Prompt 1
Answer these questions about the WMMX fact sheet:
(a) What format does the station air?
(b) On what date did it first go on the air?
(c) What is its ERP?
Prompt 2
Pick up the WMMX fact sheet after its last line and write the part that comes next.

WMMX
- Dayton, Ohio; United States;
- Broadcast area: Dayton metropolitan area
- Frequency: 107.7 MHz (HD Radio)
- Branding: MIX 107.7

Programming
- Format: Hot adult contemporary
- Affiliations: Premiere Networks

Ownership
- Owner: iHeartMedia, Inc.; (iHM Licenses, LLC);
- Sister stations: WCHD, WIZE, WONE, WTUE, WZDA

History
- First air date: September 1, 1964
- Former call signs: WDAO-FM (1964–1985) WWSN (1985–1991)
- Call sign meaning: Miami Valley's MiX 107.7

Technical information
- Licensing authority: FCC
- Facility ID: 1904
- Class: B
- ERP: 28,000 watts
- HAAT: 200 meters (660 ft)
- Transmitter coordinates: 39°43′19″N 84°12′36″W﻿ / ﻿39.72194°N 84.21000°W

Links
- Public license information: Public file; LMS;
- Webcast: Listen live (via iHeartRadio)

[Dataset items]
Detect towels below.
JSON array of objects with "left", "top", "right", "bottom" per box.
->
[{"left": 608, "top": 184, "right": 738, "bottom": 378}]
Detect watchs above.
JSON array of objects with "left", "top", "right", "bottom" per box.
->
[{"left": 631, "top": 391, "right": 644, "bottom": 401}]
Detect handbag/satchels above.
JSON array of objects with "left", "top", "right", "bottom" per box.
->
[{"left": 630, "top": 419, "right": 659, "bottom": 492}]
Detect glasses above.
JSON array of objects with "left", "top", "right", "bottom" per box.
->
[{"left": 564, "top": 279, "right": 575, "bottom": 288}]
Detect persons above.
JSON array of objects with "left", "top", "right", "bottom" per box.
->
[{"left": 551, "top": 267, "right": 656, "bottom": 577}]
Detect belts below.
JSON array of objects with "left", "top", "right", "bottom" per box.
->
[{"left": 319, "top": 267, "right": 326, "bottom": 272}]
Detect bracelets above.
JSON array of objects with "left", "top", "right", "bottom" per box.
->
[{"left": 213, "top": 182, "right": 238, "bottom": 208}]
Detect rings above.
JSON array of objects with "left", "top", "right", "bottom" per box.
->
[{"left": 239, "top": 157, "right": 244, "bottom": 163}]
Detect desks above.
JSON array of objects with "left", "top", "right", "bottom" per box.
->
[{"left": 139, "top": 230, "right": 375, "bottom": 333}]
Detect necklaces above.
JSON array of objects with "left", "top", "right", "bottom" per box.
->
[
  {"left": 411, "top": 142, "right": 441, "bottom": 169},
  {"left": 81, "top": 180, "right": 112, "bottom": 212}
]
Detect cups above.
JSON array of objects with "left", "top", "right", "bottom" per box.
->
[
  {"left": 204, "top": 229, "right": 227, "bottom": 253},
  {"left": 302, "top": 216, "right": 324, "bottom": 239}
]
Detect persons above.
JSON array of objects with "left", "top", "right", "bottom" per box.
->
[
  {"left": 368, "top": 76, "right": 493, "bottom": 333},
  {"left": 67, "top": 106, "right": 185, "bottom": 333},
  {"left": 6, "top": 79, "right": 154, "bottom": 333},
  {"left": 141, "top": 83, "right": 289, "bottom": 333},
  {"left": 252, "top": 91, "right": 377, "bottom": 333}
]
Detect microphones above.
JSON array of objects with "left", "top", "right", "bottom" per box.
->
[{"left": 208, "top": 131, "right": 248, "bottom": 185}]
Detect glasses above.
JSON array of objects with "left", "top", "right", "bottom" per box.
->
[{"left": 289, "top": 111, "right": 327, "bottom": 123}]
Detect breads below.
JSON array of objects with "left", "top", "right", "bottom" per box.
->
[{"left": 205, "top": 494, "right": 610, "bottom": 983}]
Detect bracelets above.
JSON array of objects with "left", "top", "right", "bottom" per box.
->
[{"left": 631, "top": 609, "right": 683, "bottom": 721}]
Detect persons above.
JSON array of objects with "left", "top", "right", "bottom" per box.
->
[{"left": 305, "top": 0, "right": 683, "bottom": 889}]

==

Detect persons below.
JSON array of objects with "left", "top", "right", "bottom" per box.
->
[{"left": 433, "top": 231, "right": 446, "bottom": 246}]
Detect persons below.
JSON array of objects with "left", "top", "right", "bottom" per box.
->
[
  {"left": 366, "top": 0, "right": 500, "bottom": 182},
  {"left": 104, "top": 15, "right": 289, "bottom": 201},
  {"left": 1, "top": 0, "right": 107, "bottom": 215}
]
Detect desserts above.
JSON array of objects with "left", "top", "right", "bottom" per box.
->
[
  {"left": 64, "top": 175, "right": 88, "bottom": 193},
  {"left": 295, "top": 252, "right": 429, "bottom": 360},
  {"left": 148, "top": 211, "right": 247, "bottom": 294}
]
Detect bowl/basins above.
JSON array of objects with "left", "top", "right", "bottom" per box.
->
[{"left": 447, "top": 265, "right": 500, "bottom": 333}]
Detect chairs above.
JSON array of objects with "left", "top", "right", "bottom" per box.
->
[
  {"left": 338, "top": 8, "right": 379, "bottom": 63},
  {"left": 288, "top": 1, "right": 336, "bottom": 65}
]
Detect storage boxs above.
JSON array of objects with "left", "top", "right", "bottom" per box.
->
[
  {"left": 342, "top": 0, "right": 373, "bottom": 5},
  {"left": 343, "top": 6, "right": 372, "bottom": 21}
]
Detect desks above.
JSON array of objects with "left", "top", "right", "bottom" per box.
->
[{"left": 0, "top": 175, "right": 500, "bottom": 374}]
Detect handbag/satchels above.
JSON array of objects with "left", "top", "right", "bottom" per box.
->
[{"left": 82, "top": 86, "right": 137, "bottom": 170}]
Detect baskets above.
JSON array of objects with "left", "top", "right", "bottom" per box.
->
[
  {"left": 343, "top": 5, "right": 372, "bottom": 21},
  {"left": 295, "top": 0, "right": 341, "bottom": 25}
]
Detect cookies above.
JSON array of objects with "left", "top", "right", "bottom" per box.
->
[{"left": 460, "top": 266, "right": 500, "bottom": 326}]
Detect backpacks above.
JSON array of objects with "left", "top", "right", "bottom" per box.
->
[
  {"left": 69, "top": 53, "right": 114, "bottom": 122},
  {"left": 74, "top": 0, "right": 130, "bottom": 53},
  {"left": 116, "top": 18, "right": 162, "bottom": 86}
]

Answer box 1
(a) Hot adult contemporary
(b) September 1, 1964
(c) 28,000 watts

Answer box 2
- Website: mix1077.iheart.com

= WMMX =

Radio station in Dayton, Ohio

WMMX (107.7 FM "Mix 107.7") is a commercial radio station broadcasting a hot adult contemporary format. It is licensed to Dayton, Ohio, and is owned by iHeartMedia with the license held by as iHM Licenses, LLC. Weeknights, it carries the nationally syndicated show On with Mario Lopez. Its studios and offices are on South Main Street in Dayton.

WMMX has an effective radiated power (ERP) of 28,000 watts. The transmitter is on Sandridge Drive, near Interstate 75 in Dayton. WMMX broadcasts using HD Radio technology. The HD-2 digital subchannel formerly carried Classic American Top 40 with Casey Kasem.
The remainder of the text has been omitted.